KUTIPAN DATA:
======

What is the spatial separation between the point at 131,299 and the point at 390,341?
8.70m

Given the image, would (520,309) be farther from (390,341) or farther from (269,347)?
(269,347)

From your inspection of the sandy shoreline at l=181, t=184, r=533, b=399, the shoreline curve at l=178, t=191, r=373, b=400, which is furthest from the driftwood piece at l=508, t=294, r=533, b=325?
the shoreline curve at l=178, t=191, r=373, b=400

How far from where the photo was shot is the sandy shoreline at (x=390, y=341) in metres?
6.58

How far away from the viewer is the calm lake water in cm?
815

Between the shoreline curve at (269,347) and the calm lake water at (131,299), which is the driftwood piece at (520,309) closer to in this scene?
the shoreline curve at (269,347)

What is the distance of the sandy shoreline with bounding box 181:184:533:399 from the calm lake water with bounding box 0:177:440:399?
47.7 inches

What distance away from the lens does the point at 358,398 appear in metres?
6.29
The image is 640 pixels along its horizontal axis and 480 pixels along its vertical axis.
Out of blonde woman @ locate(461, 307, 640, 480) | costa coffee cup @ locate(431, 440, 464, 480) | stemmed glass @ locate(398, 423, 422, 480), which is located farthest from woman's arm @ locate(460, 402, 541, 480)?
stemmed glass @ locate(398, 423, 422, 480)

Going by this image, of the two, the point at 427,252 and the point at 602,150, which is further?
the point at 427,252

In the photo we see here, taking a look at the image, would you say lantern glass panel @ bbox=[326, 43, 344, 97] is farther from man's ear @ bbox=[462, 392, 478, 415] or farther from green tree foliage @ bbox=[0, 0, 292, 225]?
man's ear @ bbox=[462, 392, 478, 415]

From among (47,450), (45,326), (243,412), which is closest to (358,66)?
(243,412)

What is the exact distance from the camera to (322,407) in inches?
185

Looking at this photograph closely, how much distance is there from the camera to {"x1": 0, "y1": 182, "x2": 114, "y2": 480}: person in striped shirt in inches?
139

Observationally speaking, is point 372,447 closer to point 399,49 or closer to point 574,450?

======

INSTRUKSI TUGAS:
Ubahlah bagian mulai dari baris yang memuat "What distance away" hingga akhir butir-butir di atas menjadi daftar bernomor, dengan menghilangkan semua baris kosong.

JAWABAN:
1. What distance away from the lens does the point at 358,398 appear in metres?
2. 6.29
3. The image is 640 pixels along its horizontal axis and 480 pixels along its vertical axis.
4. Out of blonde woman @ locate(461, 307, 640, 480) | costa coffee cup @ locate(431, 440, 464, 480) | stemmed glass @ locate(398, 423, 422, 480), which is located farthest from woman's arm @ locate(460, 402, 541, 480)?
5. stemmed glass @ locate(398, 423, 422, 480)
6. Going by this image, of the two, the point at 427,252 and the point at 602,150, which is further?
7. the point at 427,252
8. In the photo we see here, taking a look at the image, would you say lantern glass panel @ bbox=[326, 43, 344, 97] is farther from man's ear @ bbox=[462, 392, 478, 415] or farther from green tree foliage @ bbox=[0, 0, 292, 225]?
9. man's ear @ bbox=[462, 392, 478, 415]
10. From among (47,450), (45,326), (243,412), which is closest to (358,66)?
11. (243,412)
12. What is the exact distance from the camera to (322,407) in inches?
13. 185
14. Looking at this photograph closely, how much distance is there from the camera to {"x1": 0, "y1": 182, "x2": 114, "y2": 480}: person in striped shirt in inches?
15. 139
16. Observationally speaking, is point 372,447 closer to point 399,49 or closer to point 574,450?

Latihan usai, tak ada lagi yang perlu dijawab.